Hannaford screens his incomplete film at his seventieth birthday party attended by old pals like Claude Chabrol, hotshot young directors like Dennis Hopper (and more than one reviewer has suggested that there’s a thematic overlap between Wind and Hopper’s The Last Movie), film critics played by McBride and Susan Strasberg (whose barbed questions aimed at Hannaford suggest that Welles was thinking of Pauline Kael), and other hangers-on. And all of them are wielding cameras. These party sequences are made up entirely of the attendees’ “found footage.” Ten years before Cannibal Holocaust and nearly twenty before The Blair Witch Project, Welles had invented a new form of narrative. As David Bordwell notes, Welles once told his trusted cinematographer Gary Graver: “I have to be steps ahead of everybody. I have to be more inventive and do things that nobody has done.”


But while the film is forward-looking in its form, some have already noted that it also reflects unsavory racial and sexual attitudes from the period. Reviewing The Other Side of the Wind for Screen, Jonathan Romney suggests that it’s “a safe bet that many contemporary viewers will find the film confusing, abrasive, pretentious, and antediluvian in its sexual politics.” In the New York Times, Brooks Barnes calls the film “a politically incorrect fever dream that involves dwarf sidekicks, Ms. Kodar in ‘redface’ as a Native American woman,” and “’70s-era views of women (disposable) and inclusion (nonexistent).”

In the Telegraph, Robbie Collin adds that the film’s “relentless, almost hallucinogenic craziness makes it a hard film to engage with, and the viewer drop-off rate when it launches on Netflix later this year will undoubtedly be steep.
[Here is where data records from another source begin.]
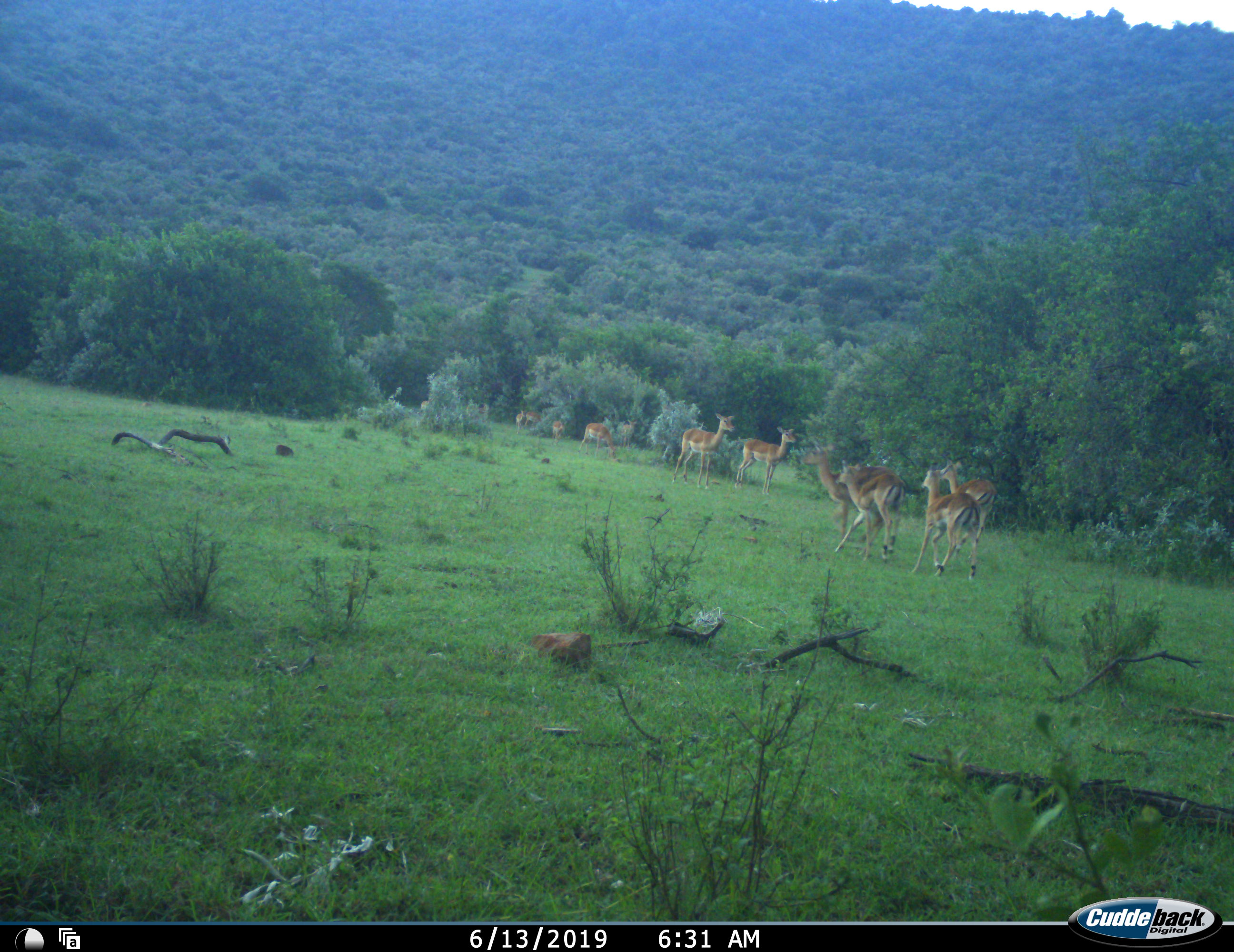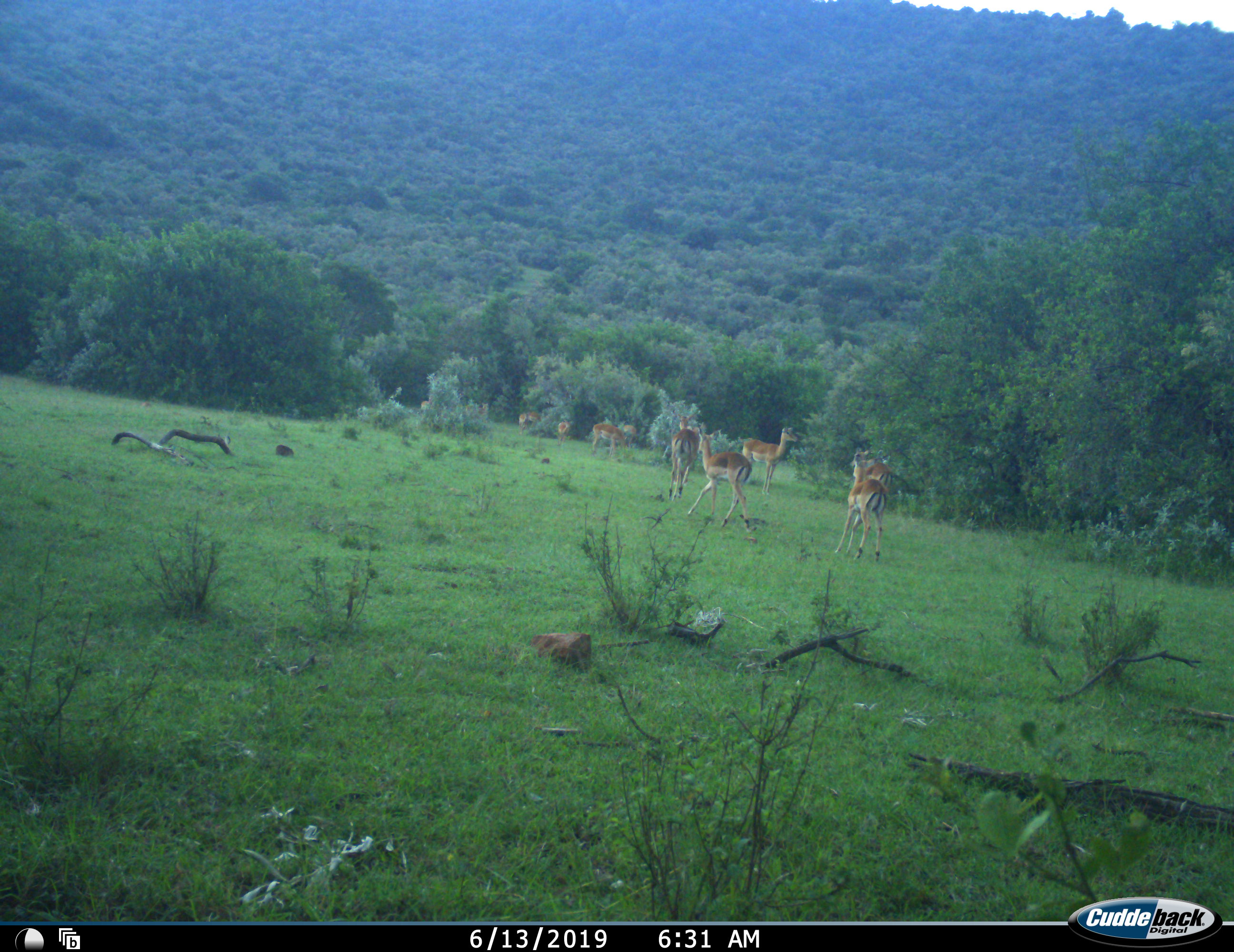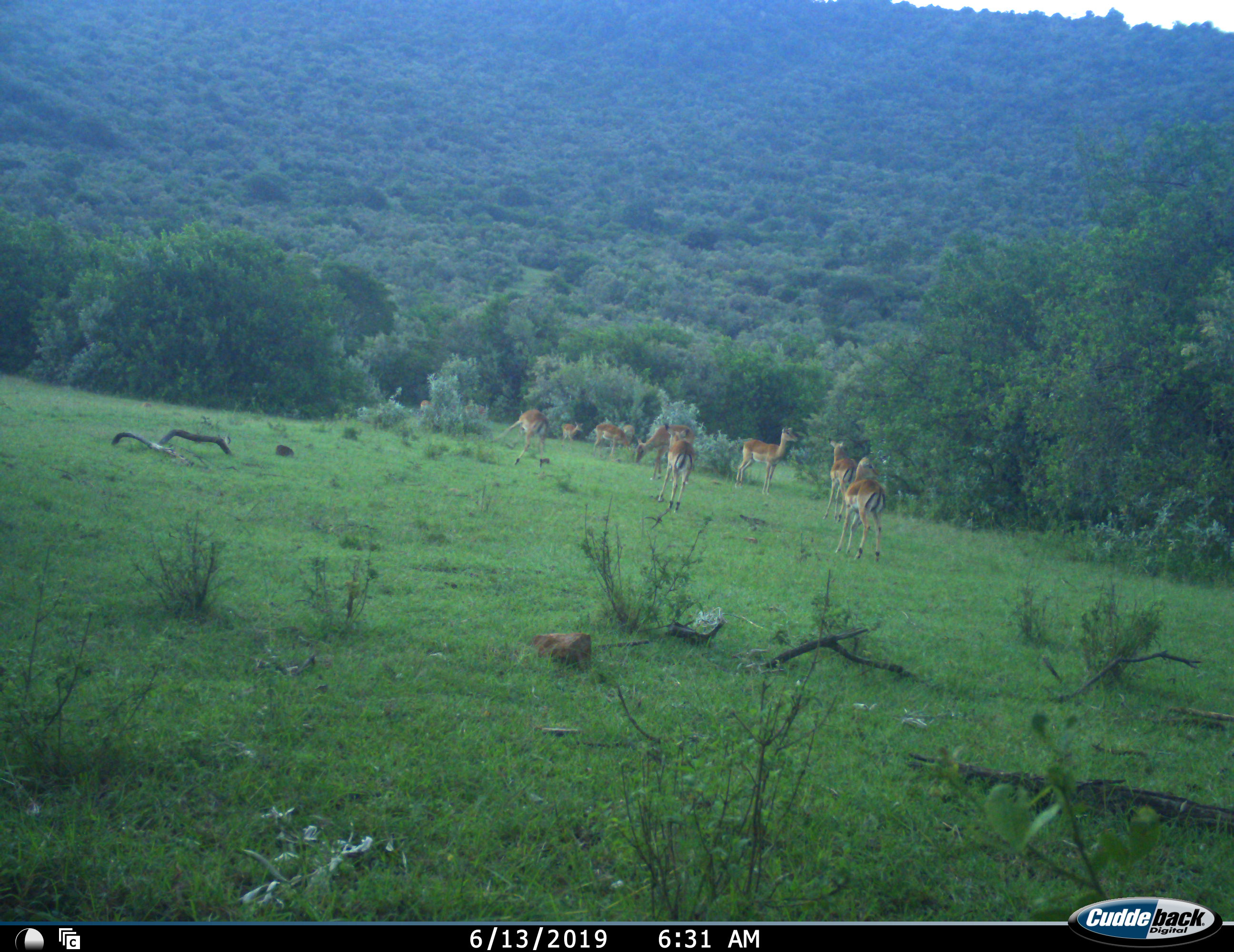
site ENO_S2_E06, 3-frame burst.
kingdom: Animalia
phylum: Chordata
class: Mammalia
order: Artiodactyla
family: Bovidae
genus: Aepyceros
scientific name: Aepyceros melampus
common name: impala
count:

But as a mad satire of movie-world tumult, and a furious love letter to the business that made and unmade its maker, it could scarcely be improved.” And at RogerEbert.com, Glenn Kenny suggests that, “for as much as it lashes out at the film culture that Welles had no small part in creating, [Wind is] also a vessel for Welles’s own self-loathing.”

Could that be why Welles never finished it? Not likely. The difficulties Welles faced financing post-production after he’d edited around a third of the film were genuinely insurmountable. Still, the Guardian’s Peter Bradshaw floats another theory: “Perhaps leaving it unfinished was Welles’s ultimate, secret tribute to the central truth of The Other Side of the Wind: how the agony and the ecstasy of creative art lies in the process not the product, and how the finished work will never measure up to the ideal version in your head.” Welles has given us “a vivid snapshot of a turbulent zeitgeist, the ordeal of making a film independently, the agony of feeling oneself obsolete.”